Text passage
*-*-*

Report a Vulnerability

Modified on Tue, Apr 16 at 9:48 AM


If you believe you have found a security vulnerability on our product and/or its dependency managed by MathCraft Security Technologies, please submit that report and finding to us as soon as possible through email: security@mathcraft.com as well as submitting a Ticket by selecting CVE as the Ticket Category. 


Please include as much detail as you can; this will help us understand the issue and fix it quickly.


If you do not receive a response in 3 business days, please follow up as we may not have received your message. Please do not submit a ticket or follow up with MathCraft Personnel directly.


MathCraft follows the procedure of Coordinated Vulnerability Disclosure (CVD) and, to protect the ecosystem, we request that those reporting do the same.


For additional information on the CVD process, please read the following, which is Microsoft's definition of how the process works:


Under the principle of Coordinated Vulnerability Disclosure, researchers disclose newly discovered vulnerabilities in hardware, software, and services directly to the vendors of the affected product; to a national CERT or another coordinator who will report to the vendor privately; or to a private service that will likewise report to the vendor privately. The researcher allows the vendor the opportunity to diagnose and offer thoroughly tested updates, workarounds, or other corrective measures before any party discloses detailed vulnerability or exploit information to the public.

*-*-*

The data
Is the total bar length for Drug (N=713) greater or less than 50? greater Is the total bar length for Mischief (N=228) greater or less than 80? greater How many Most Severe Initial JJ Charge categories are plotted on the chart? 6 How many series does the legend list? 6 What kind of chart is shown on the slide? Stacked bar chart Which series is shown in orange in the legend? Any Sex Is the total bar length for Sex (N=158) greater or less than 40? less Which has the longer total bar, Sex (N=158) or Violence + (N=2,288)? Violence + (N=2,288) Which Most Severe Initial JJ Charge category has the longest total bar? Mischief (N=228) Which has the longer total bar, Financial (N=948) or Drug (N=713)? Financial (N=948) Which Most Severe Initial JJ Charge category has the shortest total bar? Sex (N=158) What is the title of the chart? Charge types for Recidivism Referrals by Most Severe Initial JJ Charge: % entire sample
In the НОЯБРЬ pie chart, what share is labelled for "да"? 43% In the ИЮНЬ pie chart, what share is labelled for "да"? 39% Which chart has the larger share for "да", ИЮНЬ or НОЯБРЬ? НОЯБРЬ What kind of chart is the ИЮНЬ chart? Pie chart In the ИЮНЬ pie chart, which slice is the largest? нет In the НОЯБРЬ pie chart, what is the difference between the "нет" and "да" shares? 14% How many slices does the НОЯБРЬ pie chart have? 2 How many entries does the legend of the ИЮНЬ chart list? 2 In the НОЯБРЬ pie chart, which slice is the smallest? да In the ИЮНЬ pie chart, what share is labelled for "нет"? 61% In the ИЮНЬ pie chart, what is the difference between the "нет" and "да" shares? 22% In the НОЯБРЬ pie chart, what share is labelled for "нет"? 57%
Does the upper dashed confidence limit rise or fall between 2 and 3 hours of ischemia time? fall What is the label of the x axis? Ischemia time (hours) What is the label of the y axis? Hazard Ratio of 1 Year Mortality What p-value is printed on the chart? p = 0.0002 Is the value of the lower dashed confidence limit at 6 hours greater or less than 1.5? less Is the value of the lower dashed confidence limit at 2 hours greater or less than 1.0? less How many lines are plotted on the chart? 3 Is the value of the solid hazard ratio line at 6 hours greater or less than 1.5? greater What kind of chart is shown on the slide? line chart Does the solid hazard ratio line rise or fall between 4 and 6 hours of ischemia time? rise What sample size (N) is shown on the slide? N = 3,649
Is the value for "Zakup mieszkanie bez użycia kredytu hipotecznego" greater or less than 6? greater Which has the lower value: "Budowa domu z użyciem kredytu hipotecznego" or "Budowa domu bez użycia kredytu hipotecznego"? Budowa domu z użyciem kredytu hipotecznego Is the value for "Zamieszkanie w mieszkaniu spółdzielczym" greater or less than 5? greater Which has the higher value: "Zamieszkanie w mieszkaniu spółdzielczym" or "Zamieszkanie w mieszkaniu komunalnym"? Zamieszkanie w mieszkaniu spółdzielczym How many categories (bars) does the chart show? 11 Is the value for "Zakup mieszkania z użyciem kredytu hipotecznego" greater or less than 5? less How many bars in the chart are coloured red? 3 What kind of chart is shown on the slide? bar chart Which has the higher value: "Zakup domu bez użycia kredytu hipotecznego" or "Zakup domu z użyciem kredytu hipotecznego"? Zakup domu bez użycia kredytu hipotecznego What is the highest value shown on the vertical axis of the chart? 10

*-*-*

Required action
Copy out the entire vulnerability-reporting page word for word. This exercise does not use the material.

Exercise output
Report a Vulnerability

Modified on Tue, Apr 16 at 9:48 AM


If you believe you have found a security vulnerability on our product and/or its dependency managed by MathCraft Security Technologies, please submit that report and finding to us as soon as possible through email: security@mathcraft.com as well as submitting a Ticket by selecting CVE as the Ticket Category. 


Please include as much detail as you can; this will help us understand the issue and fix it quickly.


If you do not receive a response in 3 business days, please follow up as we may not have received your message. Please do not submit a ticket or follow up with MathCraft Personnel directly.


MathCraft follows the procedure of Coordinated Vulnerability Disclosure (CVD) and, to protect the ecosystem, we request that those reporting do the same.


For additional information on the CVD process, please read the following, which is Microsoft's definition of how the process works:


Under the principle of Coordinated Vulnerability Disclosure, researchers disclose newly discovered vulnerabilities in hardware, software, and services directly to the vendors of the affected product; to a national CERT or another coordinator who will report to the vendor privately; or to a private service that will likewise report to the vendor privately. The researcher allows the vendor the opportunity to diagnose and offer thoroughly tested updates, workarounds, or other corrective measures before any party discloses detailed vulnerability or exploit information to the public.